Mario Mandzukics langer Weg zum FC Bayern

Family Guy

Als Sechsjähriger floh Mario Mandzukic 1992 mit seiner Familie vor dem Kroatien-Krieg. Er zog ins schwäbische Ditzingen, spielte dort vier Jahre in der Jugend, bevor er zurück nach Kroatien musste. Heute trifft Mandzukic für den FC Bayern. Auch weil ihm seine Familie Halt gibt. 


Ivana Maslov bekommt nur selten Besuch von ihrem Bruder. Doch das macht nichts, sie weiß ja, warum. Mario Mandzukics Zeit ist knapp bemessen. Und Ivana hat einen Weg gefunden, damit umzugehen. »Wir machen es einfach umgekehrt. Wir fahren zu seinen Spielen, wann immer wir können«, sagt die 30-Jährige und lacht. Ivanas Bruder schießt beim FC Bayern seit dieser Saison Tore. Nicht nur in München jubeln sie darüber, sondern auch in Ditzingen, einem kleinen Städtchen nordöstlich von Stuttgart. Dort lebt Ivana Maslov, geborene Mandzukic. Dort lebte früher auch der Bruder. Wenn er heute in der Champions-League auf den FC Valencia trifft und sein erstes Champions-League-Tor erzielen will, ist Ivana selbstverständlich wieder im Stadion.

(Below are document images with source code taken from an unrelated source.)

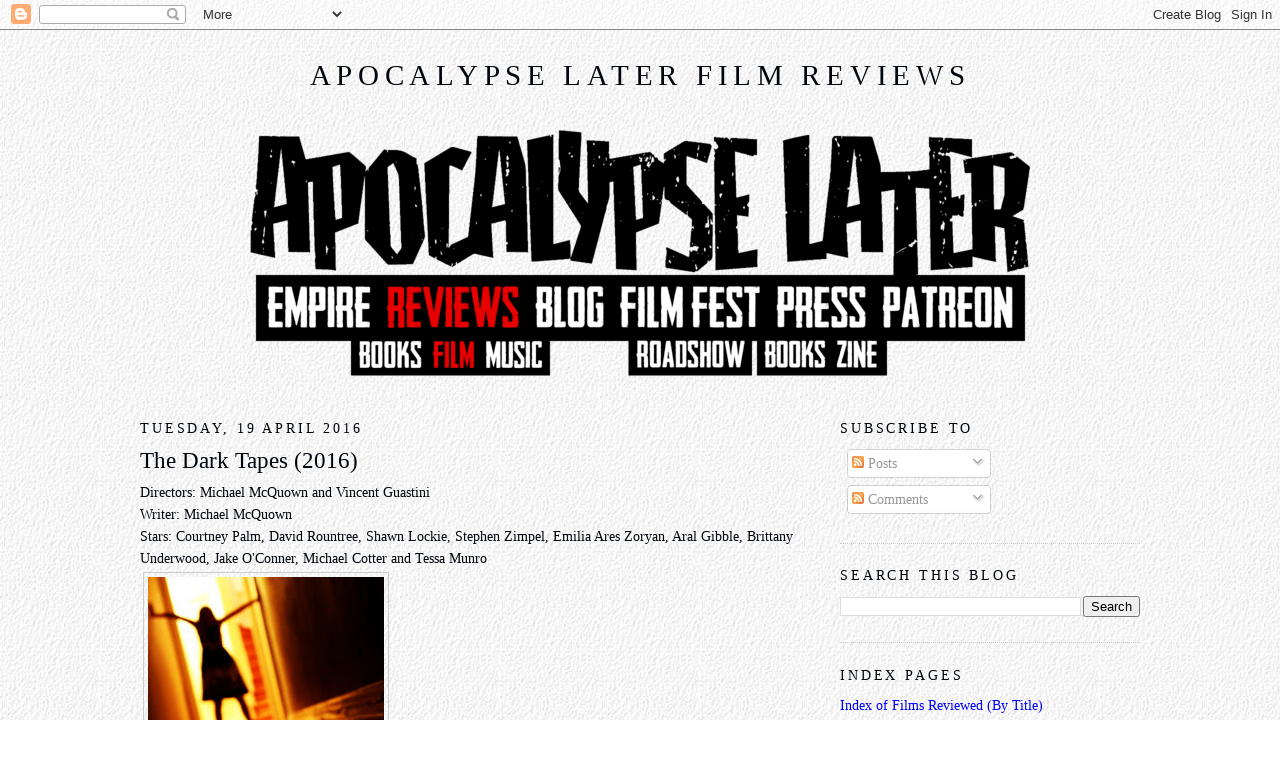

--- FILE ---
content_type: text/html; charset=UTF-8
request_url: https://www.apocalypselaterfilm.com/b/stats?style=BLACK_TRANSPARENT&timeRange=ALL_TIME&token=APq4FmCMiuKb1Wuv_kE9lTekfhbmTXN6zKzkO4fzqUI66bubn-kNvgtd8dMumF1AdO_PXpAJHKQyrUcnX_m4NemkJbtxFhV-MQ
body_size: 47
content:
{"total":7643764,"sparklineOptions":{"backgroundColor":{"fillOpacity":0.1,"fill":"#000000"},"series":[{"areaOpacity":0.3,"color":"#202020"}]},"sparklineData":[[0,23],[1,17],[2,20],[3,23],[4,20],[5,25],[6,38],[7,49],[8,34],[9,30],[10,25],[11,40],[12,29],[13,32],[14,31],[15,100],[16,51],[17,32],[18,80],[19,77],[20,36],[21,75],[22,30],[23,44],[24,27],[25,42],[26,28],[27,91],[28,34],[29,3]],"nextTickMs":43902}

»Mario braucht seine Familie«, sagt die Schwester des Torjägers. Die Nähe zur Verwandtschaft sei ihm wichtig, sonst könne er keine Topleistungen bringen. Derzeit scheint es ihm gut zu gehen. In dieser Saison hat Mandzukic in allen Pflichtspielen getroffen: drei Tore in der Bundesliga, zwei im DFB-Pokal, eins im Supercup. Beim VfL Wolfsburg zählte er zuvor mit 20 Toren in zwei Jahren zu den besten Torschützen. Nach einer starken EM (drei Tore in drei Spielen) zahlten die Münchner 13 Millionen Euro Ablöse. Weil Mario Gomez verletzt fehlt, ist Mandzukic gesetzt. Und stellt sich nicht ungeschickt an beim Versuch, seinen Namensvetter zu verdrängen.



Dem 26-Jährigen liegt das Torschießen in den Genen. Das steht schon 1992 fest, als er mit seiner Familie nach Ditzingen kommt. Sein Vater Mato Mandzukic war ebenfalls Profi in der Heimat. Als der Kroatien-Krieg beginnt, ist es damit vorbei. Die Mandzukics leben damals in Slavonski Brod, einem kroatisch-bosnischen Grenzstädtchen. Einem Ort mitten im Krieg. 182 Menschen, darunter 27 Kinder, verlieren zwischen 1991 und 1995 ihr Leben. Den Mandzukics gelingt 1992 die Flucht nach Deutschland.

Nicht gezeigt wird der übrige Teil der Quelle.